# [PASSAGE]
[Start of section]

# Significant, separately identifiable EM



## AprilSueMadison (Jun 19, 2014)

What can I give or say to my providers to help them understand that just because they SEE a patient or just because they FEEL like they did an office visit.....doesn't mean they can actually bill out an office visit and a procedure?

Any suggestions?


----------



## OCD_coder (Jun 19, 2014)

I use information from my Medicare MAC as they often have examples.
The CMS NCCI coding manual states "the decision to perform the procedure is insufficient to support a separate E&M service with a minor procedure." 

The following information is good information also from one of my conferences I attended in the past.

To determine if the additional EM service with Modifier 25 is appropriate, consider if your answer is yes to one of the questions below:

?Could the complaint or problem stand alone as a billable service?
?Does the complaint or problem have a different diagnosis?
?Does the EM service rendered and the documentation of the service meet the established EM guidelines?
?If the diagnosis is the same as the scheduled visit, were the services outside of the typical pre- or post-operative work associated with the procedure?​
It is important to note that reporting an additional visit with a preventive care code requires that the components for the reported level of EM service be met. An incidental problem that is of very low complexity and requires little to minimal decision making would be considered incidental to the preventive care E/M service.

[End of section]

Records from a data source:
[Start of section]

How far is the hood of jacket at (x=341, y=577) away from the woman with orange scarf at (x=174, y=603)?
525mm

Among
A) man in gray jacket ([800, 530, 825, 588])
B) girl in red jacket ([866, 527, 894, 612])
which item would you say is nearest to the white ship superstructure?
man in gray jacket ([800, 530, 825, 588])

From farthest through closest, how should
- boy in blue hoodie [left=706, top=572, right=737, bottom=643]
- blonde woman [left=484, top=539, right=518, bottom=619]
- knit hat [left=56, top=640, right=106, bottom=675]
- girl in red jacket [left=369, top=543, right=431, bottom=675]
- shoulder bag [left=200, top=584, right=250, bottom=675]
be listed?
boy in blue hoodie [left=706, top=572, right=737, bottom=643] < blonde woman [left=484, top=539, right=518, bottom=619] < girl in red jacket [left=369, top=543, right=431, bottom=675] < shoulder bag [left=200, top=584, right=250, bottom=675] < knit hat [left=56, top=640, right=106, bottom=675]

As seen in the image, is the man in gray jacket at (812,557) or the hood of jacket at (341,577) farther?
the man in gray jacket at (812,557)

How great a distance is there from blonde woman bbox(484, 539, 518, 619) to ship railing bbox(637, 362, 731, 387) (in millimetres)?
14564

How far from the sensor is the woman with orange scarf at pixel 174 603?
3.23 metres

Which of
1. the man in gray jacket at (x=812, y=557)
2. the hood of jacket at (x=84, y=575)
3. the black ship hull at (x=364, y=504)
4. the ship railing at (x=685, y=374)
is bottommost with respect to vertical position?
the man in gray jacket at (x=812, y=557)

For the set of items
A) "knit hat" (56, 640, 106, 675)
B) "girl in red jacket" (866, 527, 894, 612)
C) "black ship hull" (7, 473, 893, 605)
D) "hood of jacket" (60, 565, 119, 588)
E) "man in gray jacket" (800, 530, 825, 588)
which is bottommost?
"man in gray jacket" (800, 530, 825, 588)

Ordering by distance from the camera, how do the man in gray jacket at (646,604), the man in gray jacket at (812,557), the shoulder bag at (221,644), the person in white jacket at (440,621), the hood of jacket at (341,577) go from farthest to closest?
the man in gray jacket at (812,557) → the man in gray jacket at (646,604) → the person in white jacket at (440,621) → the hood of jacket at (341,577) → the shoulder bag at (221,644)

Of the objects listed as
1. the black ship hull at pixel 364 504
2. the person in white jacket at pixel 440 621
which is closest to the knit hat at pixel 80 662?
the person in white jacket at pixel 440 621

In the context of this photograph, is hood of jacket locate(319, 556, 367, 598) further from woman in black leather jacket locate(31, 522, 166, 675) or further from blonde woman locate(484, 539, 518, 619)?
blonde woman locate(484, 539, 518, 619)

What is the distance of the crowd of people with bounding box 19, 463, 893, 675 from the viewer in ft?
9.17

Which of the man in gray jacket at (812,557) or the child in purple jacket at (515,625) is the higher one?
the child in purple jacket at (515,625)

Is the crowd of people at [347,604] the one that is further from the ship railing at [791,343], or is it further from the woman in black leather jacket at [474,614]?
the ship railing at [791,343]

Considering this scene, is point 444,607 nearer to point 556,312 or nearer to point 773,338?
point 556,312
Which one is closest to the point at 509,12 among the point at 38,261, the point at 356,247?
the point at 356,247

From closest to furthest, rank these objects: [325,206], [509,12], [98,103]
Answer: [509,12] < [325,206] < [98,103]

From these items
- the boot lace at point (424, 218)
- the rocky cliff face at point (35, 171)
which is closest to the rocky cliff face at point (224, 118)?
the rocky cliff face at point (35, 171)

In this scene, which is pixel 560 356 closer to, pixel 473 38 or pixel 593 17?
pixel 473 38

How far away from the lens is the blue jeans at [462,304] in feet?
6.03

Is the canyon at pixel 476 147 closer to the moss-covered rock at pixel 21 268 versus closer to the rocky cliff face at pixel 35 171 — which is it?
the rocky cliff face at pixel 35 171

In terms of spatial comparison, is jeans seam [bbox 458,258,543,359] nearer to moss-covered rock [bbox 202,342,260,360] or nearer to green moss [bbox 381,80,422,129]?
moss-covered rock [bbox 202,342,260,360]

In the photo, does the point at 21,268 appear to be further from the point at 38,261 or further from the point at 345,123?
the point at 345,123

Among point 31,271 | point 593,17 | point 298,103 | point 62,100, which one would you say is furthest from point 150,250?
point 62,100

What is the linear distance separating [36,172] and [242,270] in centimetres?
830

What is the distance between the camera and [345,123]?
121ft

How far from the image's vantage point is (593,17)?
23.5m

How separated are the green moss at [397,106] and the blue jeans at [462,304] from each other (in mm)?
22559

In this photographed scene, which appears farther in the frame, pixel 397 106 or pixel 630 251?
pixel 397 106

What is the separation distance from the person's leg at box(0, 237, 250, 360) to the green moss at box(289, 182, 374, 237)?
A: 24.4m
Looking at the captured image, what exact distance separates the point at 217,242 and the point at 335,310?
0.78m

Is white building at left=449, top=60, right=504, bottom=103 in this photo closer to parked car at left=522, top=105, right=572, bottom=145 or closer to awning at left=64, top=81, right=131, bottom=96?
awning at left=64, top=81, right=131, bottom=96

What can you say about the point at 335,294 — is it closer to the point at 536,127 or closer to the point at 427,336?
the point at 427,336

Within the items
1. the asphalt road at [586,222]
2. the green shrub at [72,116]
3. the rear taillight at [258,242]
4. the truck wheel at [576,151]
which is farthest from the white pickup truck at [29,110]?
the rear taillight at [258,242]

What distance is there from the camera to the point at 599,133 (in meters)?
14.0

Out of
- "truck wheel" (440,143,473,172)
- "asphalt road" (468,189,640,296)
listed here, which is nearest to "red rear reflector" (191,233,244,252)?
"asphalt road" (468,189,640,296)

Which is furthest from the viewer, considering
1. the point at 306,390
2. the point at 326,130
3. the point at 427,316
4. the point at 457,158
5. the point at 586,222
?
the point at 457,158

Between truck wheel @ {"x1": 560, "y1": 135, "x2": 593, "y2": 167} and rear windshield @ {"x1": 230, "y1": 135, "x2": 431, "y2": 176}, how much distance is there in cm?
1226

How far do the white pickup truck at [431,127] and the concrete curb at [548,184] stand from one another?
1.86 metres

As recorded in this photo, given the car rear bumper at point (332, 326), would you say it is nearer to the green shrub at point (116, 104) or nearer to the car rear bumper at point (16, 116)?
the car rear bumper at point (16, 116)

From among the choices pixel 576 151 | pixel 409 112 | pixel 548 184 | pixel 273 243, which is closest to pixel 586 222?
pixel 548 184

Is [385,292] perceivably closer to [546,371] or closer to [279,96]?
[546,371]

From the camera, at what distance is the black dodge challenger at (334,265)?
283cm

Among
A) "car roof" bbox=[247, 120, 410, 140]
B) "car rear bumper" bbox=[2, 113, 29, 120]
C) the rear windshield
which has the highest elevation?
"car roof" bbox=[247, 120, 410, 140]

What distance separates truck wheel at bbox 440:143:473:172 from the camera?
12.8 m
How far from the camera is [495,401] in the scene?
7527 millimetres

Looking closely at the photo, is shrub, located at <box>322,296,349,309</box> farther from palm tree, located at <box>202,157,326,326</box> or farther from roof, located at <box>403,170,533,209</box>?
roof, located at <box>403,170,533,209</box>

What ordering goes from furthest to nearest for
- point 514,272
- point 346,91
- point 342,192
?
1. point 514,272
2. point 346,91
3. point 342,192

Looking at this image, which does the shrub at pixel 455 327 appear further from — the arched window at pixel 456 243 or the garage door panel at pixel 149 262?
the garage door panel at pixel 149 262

[End of section]

# [EXERCISES]
- 1) Translate this sentence from the forum thread on billing a separate E/M service into Spanish: "It is important to note that reporting an additional visit with a preventive care code requires that the components for the reported level of EM service be met."
- 2) Pick up the forum thread on billing a separate E/M service with a procedure and continue it from its last sentence.

# [EXPECTED RESPONSES]
- 1) Es importante señalar que reportar una visita adicional con un código de atención preventiva requiere que se cumplan los componentes del nivel de servicio de EM reportado.

- 2)
----------



## MarcusM (Jun 19, 2014)

http://www.novitas-solutions.com/we...es%2FMedicareJL&_adf.ctrl-state=6bv8ldx8n_152

This link should take you to Novitas Specialty Exam Score Sheets which will help you educate your providers.


----------



## AprilSueMadison (Jun 19, 2014)

So the following is from Medicare regarding E/M and NCCI edits..



> If a procedure has a global period of 000 or 010 days, it is defined as a minor surgical procedure. In general E&M services on the same date of service as the minor surgical procedure are included in the payment for the procedure. The decision to perform a minor surgical procedure is included in the payment for the minor surgical procedure and should not be reported separately as an E&M service. However, a significant and separately identifiable E&M service unrelated to the decision to perform the minor surgical procedure is separately reportable with modifier 25. The E&M service and minor surgical procedure do not require different diagnoses. If a minor surgical procedure is performed on a new patient, the same rules for reporting E&M services apply. The fact that the patient is ?new? to the provider is not sufficient alone to justify reporting an E&M service on the same date of service as a minor surgical procedure. NCCI contains many, but not all, possible edits based on these principles.
> 
> Example: If a physician determines that a new patient with head trauma requires sutures, confirms the allergy and immunization status, obtains informed consent, and performs the repair, an E&M service is not separately reportable. However, if the physician also performs a medically reasonable and necessary full neurological



The example is what concerns me.  Medically reasonable to me sounds as if they need to document something showing it is medically necessary.  If they don't document anything extra, saying perhaps patient is experiencing forgetfulness, they don't have an E/M correct?

My Derm example is below
https://www.aapc.com/memberarea/forums/showthread.php?t=108160

I'm trying to get everything I can together to show the doctors why they don't always qualify.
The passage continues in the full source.